ROMA – Renzo Piano vince la sua battaglia contro il Fisco, non dovrà pagare più mezzo milione di sanzione per le attività e i profili fiscali della “Fondazione Renzo Piano” costituita esattamente dieci anni fa.

Bocciata così la tesi dell’Agenzia delle Entrate con una doppia pronuncia: la Commissione Tributaria Regionale, che rappresenta il giudizio d’appello, ha accolto le tesi del legale di Piano, l’avvocato Remo Dominici.

Tutto nasce dopo la creazione della Fondazione Piano, come spiega Marco Preve di Repubblica:

All’origine di una vicenda che nei suoi sviluppi giudiziari appare anche di difficile comprensione, c’è la creazione di una società operativa controllata interamente dalla Fondazione Piano (l’acronimo è appunto Sofp) all’interno della quale è stato patrimonializzato il celebre Workshop, lo studio laboratorio situato sulla collina vista mare di Vesima. I giudici tributari scrivevano che l’acquisto degli immobili “è avvenuto con un finanziamento infruttifero erogato dalla Fondazione per 3 milioni e mezzo di euro, e la cui ristrutturazione è avvenuta(con lo stesso metodo, ndr )… per circa 5 milioni 700 mila euro”.

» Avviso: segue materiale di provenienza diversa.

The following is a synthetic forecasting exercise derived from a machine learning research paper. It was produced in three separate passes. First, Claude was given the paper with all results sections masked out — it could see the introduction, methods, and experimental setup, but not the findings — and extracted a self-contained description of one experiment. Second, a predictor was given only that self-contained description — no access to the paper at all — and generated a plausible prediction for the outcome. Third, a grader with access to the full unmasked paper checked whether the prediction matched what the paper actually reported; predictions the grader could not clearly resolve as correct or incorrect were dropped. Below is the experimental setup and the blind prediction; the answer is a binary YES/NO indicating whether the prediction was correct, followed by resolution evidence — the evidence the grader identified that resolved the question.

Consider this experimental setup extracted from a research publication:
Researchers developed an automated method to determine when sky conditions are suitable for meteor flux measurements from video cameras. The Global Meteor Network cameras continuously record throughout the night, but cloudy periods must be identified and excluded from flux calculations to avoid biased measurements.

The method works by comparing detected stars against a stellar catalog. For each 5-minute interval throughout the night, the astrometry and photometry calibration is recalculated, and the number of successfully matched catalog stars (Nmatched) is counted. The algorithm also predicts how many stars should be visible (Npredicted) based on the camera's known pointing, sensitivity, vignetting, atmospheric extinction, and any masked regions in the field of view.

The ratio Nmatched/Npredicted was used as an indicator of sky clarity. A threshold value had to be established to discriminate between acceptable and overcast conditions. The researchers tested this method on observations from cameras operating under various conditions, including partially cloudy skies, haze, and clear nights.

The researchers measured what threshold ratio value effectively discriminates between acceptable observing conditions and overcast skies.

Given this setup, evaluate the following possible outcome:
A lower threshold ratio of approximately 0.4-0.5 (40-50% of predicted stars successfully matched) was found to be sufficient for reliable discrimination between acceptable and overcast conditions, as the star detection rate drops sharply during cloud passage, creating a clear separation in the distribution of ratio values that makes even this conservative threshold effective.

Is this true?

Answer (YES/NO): YES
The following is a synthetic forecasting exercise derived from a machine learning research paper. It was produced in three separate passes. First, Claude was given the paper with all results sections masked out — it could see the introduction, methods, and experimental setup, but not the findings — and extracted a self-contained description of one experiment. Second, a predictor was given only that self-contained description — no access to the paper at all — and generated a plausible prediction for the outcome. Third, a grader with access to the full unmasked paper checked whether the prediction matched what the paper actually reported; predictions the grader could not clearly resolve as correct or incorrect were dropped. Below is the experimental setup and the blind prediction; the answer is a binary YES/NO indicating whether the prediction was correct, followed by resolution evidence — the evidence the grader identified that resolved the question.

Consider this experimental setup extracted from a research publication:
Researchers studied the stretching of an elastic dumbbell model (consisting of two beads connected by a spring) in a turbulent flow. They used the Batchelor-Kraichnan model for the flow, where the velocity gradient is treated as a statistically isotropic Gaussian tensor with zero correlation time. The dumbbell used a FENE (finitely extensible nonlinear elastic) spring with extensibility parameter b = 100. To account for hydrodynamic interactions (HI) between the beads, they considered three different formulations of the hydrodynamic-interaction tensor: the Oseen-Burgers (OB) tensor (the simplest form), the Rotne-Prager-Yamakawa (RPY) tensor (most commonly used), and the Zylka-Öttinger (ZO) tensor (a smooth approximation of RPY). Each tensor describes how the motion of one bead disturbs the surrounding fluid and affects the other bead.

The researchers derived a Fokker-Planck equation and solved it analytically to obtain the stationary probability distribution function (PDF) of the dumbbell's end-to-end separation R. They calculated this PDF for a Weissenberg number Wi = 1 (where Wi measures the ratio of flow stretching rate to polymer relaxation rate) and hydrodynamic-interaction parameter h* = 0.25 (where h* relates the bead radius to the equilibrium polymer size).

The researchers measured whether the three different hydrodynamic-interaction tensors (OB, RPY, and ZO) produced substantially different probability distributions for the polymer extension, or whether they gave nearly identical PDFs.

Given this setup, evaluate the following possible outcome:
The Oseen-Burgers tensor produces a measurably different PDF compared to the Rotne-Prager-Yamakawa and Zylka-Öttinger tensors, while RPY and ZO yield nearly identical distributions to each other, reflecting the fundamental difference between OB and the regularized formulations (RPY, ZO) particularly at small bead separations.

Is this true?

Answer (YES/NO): NO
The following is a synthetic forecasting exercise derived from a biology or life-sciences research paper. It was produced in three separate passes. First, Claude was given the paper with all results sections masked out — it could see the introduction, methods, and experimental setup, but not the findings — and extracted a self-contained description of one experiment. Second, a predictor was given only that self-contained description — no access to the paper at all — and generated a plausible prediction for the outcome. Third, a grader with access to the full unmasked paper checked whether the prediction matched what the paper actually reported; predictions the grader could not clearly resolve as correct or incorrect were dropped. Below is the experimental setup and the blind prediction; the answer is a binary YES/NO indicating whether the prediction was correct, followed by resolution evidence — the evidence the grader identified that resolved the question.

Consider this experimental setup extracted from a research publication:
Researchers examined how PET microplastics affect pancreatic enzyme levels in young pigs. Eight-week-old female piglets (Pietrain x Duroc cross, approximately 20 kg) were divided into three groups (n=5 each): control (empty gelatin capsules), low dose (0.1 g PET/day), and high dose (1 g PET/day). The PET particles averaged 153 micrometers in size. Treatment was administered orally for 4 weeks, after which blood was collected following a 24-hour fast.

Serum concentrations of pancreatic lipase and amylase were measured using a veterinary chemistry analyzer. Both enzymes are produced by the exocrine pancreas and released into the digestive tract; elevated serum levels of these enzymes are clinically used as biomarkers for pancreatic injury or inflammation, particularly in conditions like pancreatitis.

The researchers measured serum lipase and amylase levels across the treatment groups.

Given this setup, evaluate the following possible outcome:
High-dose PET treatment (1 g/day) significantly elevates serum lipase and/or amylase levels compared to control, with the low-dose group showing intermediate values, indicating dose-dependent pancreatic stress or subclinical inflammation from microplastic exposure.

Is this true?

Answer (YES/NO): NO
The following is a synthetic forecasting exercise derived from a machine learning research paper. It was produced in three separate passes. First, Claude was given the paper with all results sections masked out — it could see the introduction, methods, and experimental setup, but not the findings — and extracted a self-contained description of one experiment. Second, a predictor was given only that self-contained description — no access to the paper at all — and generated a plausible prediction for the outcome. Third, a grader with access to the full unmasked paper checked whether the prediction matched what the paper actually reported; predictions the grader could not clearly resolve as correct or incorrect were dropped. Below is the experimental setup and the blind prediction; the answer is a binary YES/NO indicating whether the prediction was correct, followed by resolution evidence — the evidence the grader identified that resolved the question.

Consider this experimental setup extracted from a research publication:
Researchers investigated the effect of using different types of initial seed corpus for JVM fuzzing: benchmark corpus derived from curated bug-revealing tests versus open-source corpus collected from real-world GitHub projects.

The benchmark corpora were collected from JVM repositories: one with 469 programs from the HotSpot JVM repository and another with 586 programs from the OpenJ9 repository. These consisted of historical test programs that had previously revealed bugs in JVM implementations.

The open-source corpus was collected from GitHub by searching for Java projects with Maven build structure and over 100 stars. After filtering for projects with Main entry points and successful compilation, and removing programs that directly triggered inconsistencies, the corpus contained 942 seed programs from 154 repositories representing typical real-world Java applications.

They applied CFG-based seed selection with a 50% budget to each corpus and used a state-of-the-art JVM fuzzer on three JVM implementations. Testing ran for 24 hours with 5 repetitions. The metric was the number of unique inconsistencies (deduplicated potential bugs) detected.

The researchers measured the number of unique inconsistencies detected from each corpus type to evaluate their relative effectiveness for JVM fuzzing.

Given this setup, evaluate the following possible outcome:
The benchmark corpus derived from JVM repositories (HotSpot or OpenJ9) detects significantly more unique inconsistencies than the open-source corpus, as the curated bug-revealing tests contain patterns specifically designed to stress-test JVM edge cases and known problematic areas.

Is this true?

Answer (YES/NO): NO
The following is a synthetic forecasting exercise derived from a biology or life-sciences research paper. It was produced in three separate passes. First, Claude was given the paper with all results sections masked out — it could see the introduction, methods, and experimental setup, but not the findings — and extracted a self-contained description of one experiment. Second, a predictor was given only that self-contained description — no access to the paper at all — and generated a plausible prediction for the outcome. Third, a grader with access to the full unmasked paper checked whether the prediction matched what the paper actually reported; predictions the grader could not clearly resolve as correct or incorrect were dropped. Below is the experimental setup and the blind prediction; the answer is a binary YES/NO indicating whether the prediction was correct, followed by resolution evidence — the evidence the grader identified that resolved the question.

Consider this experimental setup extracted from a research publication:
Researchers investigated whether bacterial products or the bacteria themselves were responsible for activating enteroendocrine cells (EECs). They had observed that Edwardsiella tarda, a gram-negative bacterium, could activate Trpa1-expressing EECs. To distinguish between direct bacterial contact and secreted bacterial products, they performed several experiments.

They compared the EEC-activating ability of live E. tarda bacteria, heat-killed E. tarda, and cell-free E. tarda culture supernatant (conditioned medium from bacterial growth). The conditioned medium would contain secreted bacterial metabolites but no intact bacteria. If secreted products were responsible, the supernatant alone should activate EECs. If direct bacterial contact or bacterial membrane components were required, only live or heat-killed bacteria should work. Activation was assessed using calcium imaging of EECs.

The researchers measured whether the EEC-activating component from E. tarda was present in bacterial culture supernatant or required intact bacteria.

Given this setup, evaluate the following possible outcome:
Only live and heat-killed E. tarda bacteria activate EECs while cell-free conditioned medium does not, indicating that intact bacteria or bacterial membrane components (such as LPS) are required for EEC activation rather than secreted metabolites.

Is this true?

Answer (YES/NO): NO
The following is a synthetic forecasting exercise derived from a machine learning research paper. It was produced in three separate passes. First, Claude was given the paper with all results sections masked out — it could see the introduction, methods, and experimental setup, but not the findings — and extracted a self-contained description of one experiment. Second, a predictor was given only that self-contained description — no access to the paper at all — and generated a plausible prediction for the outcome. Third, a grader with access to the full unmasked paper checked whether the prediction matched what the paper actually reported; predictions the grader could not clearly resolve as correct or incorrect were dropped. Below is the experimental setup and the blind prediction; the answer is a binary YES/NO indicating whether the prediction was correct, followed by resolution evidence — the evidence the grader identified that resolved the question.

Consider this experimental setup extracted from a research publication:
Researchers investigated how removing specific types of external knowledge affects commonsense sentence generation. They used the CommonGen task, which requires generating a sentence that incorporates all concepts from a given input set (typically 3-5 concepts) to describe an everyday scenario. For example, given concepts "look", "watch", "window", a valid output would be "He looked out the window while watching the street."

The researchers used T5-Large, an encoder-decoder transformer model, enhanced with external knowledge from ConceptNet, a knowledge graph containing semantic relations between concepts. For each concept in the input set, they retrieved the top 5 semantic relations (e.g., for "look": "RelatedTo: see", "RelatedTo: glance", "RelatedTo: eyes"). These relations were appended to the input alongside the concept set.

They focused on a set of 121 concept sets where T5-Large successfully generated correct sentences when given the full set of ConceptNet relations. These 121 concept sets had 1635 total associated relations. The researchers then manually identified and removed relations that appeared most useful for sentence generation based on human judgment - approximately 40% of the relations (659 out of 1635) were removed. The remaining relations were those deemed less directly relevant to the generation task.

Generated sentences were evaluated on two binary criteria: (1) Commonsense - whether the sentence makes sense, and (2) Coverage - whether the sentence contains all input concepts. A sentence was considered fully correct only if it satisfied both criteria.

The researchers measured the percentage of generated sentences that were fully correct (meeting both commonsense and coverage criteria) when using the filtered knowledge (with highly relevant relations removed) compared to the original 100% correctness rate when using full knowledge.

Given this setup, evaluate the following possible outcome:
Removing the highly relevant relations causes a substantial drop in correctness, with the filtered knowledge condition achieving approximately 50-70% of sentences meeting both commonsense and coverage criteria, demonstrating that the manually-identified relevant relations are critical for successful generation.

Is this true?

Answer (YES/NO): NO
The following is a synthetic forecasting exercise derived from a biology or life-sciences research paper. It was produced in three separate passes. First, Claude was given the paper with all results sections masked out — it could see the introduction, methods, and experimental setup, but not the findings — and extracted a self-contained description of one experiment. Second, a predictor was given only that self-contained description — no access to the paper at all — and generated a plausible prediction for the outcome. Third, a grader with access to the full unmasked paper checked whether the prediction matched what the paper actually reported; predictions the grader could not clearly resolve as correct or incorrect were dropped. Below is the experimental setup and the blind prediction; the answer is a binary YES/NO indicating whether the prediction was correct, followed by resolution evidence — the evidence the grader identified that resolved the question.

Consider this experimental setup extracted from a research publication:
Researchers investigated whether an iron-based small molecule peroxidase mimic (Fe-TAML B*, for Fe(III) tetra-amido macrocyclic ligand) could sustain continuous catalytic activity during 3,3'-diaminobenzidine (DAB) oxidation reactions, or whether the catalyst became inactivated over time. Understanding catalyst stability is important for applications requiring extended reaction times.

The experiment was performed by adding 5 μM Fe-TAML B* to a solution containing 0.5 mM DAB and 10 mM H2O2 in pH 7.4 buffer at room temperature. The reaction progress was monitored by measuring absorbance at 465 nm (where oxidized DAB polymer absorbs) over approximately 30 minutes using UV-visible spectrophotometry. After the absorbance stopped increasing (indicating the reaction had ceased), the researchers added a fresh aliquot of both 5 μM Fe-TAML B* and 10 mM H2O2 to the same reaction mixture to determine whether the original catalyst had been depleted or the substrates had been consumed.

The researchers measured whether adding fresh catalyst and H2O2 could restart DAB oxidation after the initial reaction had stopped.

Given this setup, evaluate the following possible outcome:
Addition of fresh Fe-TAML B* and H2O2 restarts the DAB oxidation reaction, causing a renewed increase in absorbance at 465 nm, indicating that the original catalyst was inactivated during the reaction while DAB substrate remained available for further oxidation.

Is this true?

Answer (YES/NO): NO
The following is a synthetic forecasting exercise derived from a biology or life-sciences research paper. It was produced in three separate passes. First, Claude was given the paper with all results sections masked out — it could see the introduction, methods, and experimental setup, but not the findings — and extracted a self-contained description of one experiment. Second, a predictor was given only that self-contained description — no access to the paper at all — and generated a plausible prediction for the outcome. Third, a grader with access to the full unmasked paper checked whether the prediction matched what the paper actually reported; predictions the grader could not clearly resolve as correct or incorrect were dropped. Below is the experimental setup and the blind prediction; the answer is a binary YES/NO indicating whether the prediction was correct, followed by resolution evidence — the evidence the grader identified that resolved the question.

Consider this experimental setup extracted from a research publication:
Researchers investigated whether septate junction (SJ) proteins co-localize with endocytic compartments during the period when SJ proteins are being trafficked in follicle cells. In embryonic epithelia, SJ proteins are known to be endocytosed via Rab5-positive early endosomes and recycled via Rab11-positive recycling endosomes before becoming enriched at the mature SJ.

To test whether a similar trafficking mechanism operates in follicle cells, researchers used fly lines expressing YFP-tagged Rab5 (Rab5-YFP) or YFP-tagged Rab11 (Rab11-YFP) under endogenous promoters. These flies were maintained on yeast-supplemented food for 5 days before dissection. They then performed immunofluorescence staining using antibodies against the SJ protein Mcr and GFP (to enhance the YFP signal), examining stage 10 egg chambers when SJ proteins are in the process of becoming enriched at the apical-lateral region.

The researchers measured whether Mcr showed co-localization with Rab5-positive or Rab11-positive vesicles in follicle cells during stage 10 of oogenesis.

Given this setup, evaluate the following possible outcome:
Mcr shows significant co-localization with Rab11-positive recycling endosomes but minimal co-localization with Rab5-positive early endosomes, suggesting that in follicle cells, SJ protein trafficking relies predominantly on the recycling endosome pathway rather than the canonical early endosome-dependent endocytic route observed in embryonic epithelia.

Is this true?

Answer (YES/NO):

Per l’Agenzia delle entrate la Sofp era una sorta di schermo con cui la Fondazione svolgeva attività imprenditoriale commerciale beneficiando così di agevolazioni fiscali. Davanti a due distinte Commissioni tributarie provinciali l’esito fu sorprendentemente diverso. Un collegio ritenne l’attività della Società operativa assolutamente legittima e trasparente, respingendo così le contestazioni degli ispettori delle tasse. Un secondo collegio però, chiamato a valutare l’operato della Fondazione, ritenne, per le stesse vicende, di trovarsi di fronte a comportamenti elusivi e quindi l’architetto venne condannato a una sanzione.

Dal pareggio iniziale si è però passati ad una netta vittoria in secondo grado. Due collegi della Commissione Tributaria Regionale hanno su un fronte respinto il ricorso dell’Agenzia, e dall’altro accolto quello di Piano.